In our patient, the clinical presentation was a locally advanced primary colonic tumour, due to the presence of fungating tumours in the colonic lumen secondary to the primary tumour invasion, a rare occurrence. The CT appearance was similar to that in other published cases and showed a well-circumscribed soft-tissue mass, with hypodense areas due to necrosis and cystic degeneration [10, 11]. However, we did not observe eccentrically located lumpy and ring calcifications due to osteoid and chondroid metaplasia, a finding found in other cases of abdominal UPS [10, 11]. There were air bubbles in the tumour due to the colonic invasion, which confounded the radiological diagnosis.

Histologically, tumours are composed of a haphazard, storiform, or fascicular arrangement of highly pleomorphic and spindle-shaped cells with numerous typical or atypical mitosis; areas with necrosis and hemorrhage are frequent. In our case, the stroma had an important inflammatory component and the final diagnosis is UPS with prominent inflammation [3, 5, 13, 14]. As defined, there is neither reproducible immunophenotype nor any pattern of protein expression that would allow a more specific subclassification. Usually, as was our case, only vimentin is convincingly positive [13]. We observed focal positivity for CD68, a marker of fibrohistiocytic differentiation, although its specificity is poor. Karyotypes are usually highly complex and nonspecific [3]. As such, it is a diagnosis of exclusion and should be used only when all efforts to identify a specific line of differentiation have failed and when pleomorphic variants of other tumours such as poorly differentiated carcinoma, melanoma, or lymphoma have been excluded. In our case, after extensive sampling and the use of immunohistochemistry, all nonsarcoma markers were negative and we did not identify foci with neurogenic or myogenic features (leiomyosarcoma-rhabdomyosarcoma or malignant peripheral nerve sheath tumours), lipoblasts (pleomorphic liposarcoma), contiguous foci of well-differentiated liposarcoma (dedifferentiated liposarcoma), or areas with myxoid stroma and curvilineal vessels (myxofibrosarcoma).

Although numbers are limited, most reports suggest that intra-abdominal UPS is a rare but aggressive tumour, the prognosis of which is poorer than that seen in tumours in the extremities, due presumably to late detection [610]. Tumour size is the major prognostic factor alongside high grade [3, 4]. Wide surgical resection with free margins is the primary therapeutic modality of choice [4, 15]. The use of adjuvant radiotherapy is controversial in the abdominal cavity, compared to limb presentations, and is not routinely used, although neoadjuvant radiotherapy may be considered in locally advanced retroperitoneal tumours in order to achieve a radical resection [15].

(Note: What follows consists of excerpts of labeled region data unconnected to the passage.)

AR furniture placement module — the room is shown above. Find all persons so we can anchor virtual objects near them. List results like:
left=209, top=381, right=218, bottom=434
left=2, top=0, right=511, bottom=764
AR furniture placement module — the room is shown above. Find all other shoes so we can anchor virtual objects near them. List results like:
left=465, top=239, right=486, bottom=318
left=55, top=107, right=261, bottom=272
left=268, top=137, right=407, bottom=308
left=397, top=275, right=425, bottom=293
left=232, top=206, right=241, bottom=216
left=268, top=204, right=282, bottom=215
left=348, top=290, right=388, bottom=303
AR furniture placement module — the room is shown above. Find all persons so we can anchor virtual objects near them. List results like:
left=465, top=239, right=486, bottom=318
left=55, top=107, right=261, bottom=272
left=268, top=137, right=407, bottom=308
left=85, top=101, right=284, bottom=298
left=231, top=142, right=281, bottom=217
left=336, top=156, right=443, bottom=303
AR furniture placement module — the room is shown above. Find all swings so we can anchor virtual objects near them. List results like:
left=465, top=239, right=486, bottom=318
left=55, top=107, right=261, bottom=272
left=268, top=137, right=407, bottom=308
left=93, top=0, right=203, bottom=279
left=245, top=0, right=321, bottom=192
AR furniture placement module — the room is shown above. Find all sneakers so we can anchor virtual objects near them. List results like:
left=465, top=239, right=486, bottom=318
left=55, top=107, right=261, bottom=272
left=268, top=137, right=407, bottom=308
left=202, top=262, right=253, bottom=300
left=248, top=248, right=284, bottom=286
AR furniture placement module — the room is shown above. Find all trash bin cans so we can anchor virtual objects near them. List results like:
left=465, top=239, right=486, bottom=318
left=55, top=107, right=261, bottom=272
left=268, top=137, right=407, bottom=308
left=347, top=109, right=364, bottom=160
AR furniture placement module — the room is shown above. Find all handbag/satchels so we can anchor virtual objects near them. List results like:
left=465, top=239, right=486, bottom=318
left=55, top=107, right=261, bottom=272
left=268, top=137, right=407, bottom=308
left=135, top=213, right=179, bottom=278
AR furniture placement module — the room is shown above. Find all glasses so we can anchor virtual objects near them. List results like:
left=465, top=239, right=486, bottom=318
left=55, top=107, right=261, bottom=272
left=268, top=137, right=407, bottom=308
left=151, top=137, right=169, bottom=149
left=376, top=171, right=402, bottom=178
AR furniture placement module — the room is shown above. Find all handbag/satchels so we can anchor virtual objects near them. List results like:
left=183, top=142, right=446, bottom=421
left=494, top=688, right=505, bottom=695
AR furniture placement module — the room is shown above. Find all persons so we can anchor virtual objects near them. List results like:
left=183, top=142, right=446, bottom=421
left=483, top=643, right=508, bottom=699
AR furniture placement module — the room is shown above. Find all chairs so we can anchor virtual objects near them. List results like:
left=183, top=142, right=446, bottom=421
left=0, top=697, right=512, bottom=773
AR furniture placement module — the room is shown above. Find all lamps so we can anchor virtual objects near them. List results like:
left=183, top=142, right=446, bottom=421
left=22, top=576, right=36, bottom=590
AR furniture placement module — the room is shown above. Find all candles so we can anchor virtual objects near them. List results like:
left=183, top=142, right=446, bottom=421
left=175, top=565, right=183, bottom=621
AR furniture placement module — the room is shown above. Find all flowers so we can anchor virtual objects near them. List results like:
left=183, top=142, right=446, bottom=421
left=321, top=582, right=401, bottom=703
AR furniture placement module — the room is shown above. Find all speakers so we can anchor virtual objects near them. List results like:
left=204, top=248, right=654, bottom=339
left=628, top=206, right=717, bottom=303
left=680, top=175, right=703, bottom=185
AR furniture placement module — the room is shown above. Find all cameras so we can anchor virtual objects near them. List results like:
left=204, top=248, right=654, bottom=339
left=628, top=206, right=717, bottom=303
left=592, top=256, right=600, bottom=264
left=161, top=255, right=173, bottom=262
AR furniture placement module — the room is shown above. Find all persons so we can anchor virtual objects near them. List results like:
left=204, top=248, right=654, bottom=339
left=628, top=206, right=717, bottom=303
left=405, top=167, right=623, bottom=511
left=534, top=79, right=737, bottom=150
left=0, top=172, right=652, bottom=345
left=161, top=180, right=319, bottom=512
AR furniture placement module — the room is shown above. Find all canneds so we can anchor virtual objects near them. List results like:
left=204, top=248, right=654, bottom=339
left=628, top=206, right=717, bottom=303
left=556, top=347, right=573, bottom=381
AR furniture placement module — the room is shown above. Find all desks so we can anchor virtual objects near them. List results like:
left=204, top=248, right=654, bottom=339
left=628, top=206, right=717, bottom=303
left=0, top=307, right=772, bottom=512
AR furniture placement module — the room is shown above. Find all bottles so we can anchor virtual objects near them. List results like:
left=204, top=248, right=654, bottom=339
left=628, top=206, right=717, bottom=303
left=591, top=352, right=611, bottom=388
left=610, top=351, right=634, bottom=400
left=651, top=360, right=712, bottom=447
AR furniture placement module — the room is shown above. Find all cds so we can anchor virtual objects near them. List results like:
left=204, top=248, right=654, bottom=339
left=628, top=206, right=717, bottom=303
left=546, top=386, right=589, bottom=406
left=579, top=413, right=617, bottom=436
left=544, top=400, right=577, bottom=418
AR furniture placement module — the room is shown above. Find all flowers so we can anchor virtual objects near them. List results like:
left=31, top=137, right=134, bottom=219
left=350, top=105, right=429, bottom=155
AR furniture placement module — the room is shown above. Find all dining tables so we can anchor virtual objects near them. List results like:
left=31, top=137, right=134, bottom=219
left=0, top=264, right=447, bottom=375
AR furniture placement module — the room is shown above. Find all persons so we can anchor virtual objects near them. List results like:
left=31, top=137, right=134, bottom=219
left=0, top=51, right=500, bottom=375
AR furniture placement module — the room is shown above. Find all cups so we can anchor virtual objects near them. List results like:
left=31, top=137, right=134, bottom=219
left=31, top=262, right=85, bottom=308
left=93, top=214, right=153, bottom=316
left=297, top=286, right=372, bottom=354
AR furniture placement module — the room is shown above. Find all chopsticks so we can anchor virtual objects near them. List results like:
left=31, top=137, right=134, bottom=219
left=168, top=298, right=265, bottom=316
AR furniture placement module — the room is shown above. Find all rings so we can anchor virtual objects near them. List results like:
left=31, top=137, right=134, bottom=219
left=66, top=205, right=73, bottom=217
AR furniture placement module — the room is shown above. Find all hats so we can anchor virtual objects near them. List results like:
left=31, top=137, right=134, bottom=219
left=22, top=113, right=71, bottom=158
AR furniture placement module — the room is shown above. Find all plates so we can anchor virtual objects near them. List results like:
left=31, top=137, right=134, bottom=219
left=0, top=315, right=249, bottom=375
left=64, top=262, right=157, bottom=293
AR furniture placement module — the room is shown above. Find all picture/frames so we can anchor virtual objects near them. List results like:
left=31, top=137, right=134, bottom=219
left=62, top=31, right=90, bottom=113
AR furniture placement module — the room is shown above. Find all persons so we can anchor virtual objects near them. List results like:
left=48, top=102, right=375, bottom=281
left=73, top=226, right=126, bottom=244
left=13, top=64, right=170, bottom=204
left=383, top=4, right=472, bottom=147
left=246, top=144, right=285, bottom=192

Adjuvant chemotherapy with the combination of anthracyclines-ifosfamide is also controversial and was not offered in our patient’s case due to his advanced age. Unfortunately, although the tumour was completely resected with clear margins, our patient developed local and systemic recurrence with rapid progression after one month of surgery, with little effect of the palliative chemotherapy given. He died six months after the original diagnosis, highlighting the extremely aggressive nature of the tumour.

Conflict of Interests

All the authors have indicated that they have no conflict of interests regarding the content of this paper.